In the old sitcom Taxi Andy Kaufman plays Latka Gravas, a mechanic, an immigrant with a funny high-pitched voice. And then at one point Latka starts to transform himself into someone else — into Latka’s idea of a cool guy, a successful guy. He gradually loses his eastern European accent, and his voice drops an octave. To the people he works with he sounds like a lounge lizard, or a parody of a lounge lizard: a guy who reads the articles in Playboy as a guide for self-improvement. He says that his name isn’t Latka Gravas. His name is Vic Ferrari.

vic
Vic thinks he is a sexy playboy; in fact, Vic is a jerk. Finally, all the people in the cab company who have to deal with Vic deputize Alex — the central character in the ensemble, the most well-adjusted and psychologically healthy person available — to confront Vic and, somehow, bring back Latka.

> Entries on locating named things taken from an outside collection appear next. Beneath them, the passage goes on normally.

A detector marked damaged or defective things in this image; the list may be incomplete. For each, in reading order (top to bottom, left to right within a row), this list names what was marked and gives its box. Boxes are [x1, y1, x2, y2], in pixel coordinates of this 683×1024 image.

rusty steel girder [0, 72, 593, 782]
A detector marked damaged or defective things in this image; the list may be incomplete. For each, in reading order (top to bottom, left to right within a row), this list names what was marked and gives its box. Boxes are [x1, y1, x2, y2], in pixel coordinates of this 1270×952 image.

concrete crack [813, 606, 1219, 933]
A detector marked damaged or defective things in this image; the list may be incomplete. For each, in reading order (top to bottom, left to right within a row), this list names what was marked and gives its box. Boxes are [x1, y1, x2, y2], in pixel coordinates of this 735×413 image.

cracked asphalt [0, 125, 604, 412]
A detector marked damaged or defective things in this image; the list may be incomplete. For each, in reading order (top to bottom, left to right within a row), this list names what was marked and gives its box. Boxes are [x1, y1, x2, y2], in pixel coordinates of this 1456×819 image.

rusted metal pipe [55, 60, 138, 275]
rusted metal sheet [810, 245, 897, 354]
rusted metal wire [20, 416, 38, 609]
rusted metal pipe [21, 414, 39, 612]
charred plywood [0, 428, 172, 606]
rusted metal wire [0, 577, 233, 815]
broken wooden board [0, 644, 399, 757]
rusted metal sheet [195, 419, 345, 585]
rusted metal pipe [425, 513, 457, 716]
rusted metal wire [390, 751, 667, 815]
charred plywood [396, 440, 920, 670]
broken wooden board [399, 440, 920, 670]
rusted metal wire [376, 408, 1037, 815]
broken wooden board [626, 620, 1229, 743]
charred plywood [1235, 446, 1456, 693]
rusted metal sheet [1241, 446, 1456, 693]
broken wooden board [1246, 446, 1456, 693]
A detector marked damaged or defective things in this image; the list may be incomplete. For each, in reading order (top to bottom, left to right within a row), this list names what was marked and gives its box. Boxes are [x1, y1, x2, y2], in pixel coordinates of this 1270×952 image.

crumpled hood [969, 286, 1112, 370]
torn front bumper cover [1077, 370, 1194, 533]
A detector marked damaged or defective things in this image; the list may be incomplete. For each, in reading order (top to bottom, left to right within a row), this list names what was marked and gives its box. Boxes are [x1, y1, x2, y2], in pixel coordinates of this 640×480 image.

It doesn’t go well. Vic scornfully repudiates Alex and the rest of the crew. He says that everybody liked him when he was the foreign guy with the funny voice, when he was shy, silly, dopey Latka, a figure of fun, a clown. Nobody respected him then. Of course they want that guy back, someone they can all laugh at. Of course that’s who they’d prefer him to be.

Alex, being the mensch that he is, takes all this in, and acknowledges that there is truth in it. People did laugh at Latka, they did treat him as the comical foreigner, and they shouldn’t have done that. All that (ruefully) acknowledged, Alex still wants to make a point. “I liked Latka,” he says. “But I don’t like you.”